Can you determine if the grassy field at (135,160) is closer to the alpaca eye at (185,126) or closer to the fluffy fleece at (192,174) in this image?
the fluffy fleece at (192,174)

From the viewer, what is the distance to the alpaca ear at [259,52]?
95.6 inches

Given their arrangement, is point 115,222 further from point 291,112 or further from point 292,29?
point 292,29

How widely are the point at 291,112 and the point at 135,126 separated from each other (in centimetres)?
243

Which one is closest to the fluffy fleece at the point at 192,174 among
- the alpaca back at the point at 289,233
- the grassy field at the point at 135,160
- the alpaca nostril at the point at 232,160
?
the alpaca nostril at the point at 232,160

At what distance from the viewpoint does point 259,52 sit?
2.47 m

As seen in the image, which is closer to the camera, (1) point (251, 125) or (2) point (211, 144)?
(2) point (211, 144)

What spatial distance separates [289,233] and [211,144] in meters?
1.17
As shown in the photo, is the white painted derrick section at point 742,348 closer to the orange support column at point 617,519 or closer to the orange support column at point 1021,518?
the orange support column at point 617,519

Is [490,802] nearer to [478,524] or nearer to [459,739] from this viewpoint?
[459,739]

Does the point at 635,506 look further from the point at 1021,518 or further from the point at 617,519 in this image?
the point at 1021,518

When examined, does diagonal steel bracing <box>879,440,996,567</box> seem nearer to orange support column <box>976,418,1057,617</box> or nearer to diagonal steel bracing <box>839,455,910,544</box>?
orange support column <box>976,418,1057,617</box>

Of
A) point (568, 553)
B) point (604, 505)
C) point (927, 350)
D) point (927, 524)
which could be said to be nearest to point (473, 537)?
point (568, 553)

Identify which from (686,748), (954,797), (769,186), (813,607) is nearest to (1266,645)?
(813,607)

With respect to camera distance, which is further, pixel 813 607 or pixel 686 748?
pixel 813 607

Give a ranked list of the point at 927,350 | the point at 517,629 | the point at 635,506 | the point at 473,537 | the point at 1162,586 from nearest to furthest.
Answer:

──────

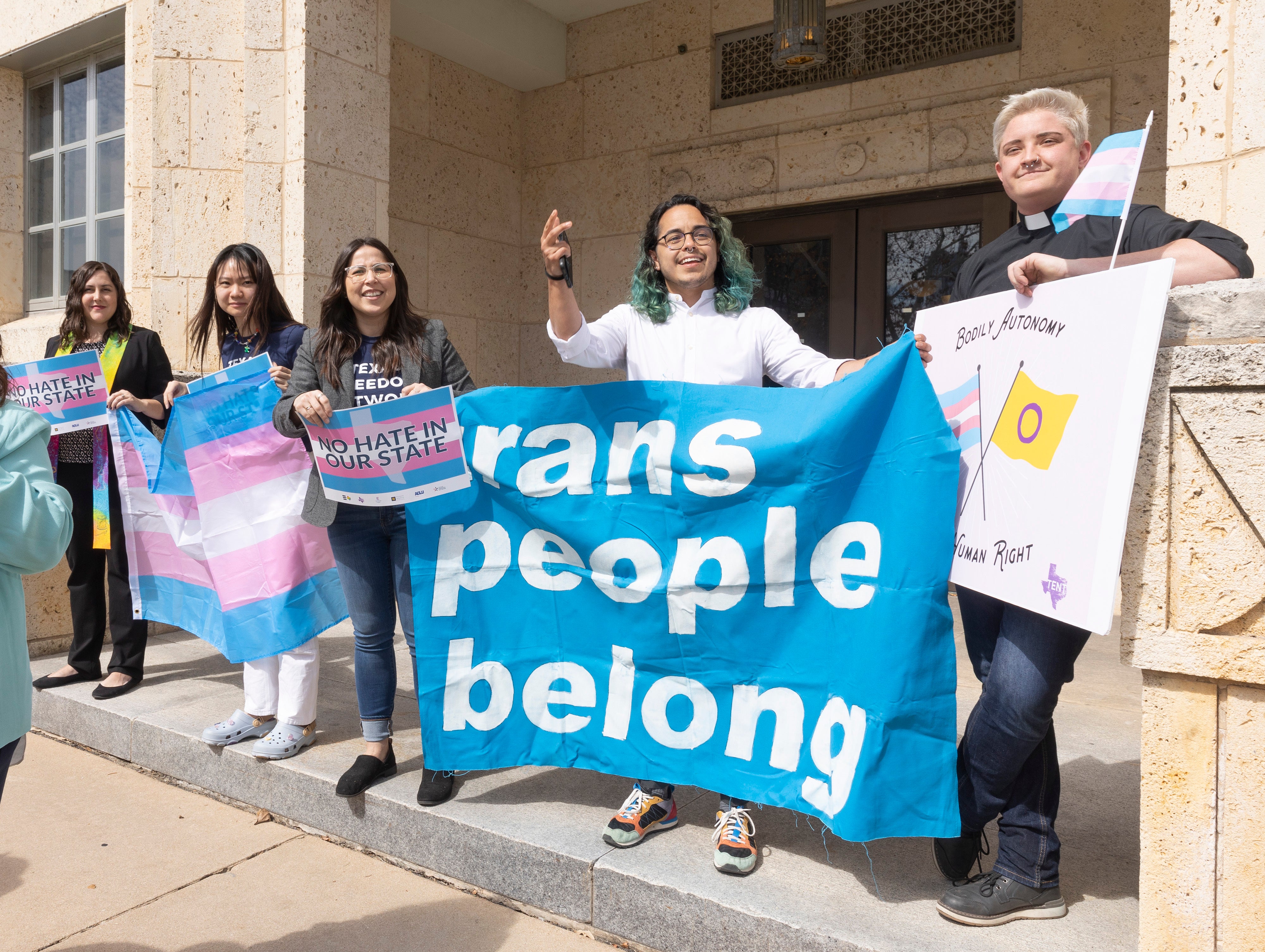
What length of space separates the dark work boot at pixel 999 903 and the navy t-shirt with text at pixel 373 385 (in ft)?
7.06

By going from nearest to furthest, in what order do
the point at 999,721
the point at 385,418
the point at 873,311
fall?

──────

Please count the lines in the listing above that contain the string "field", where case counts, and give only that number.

2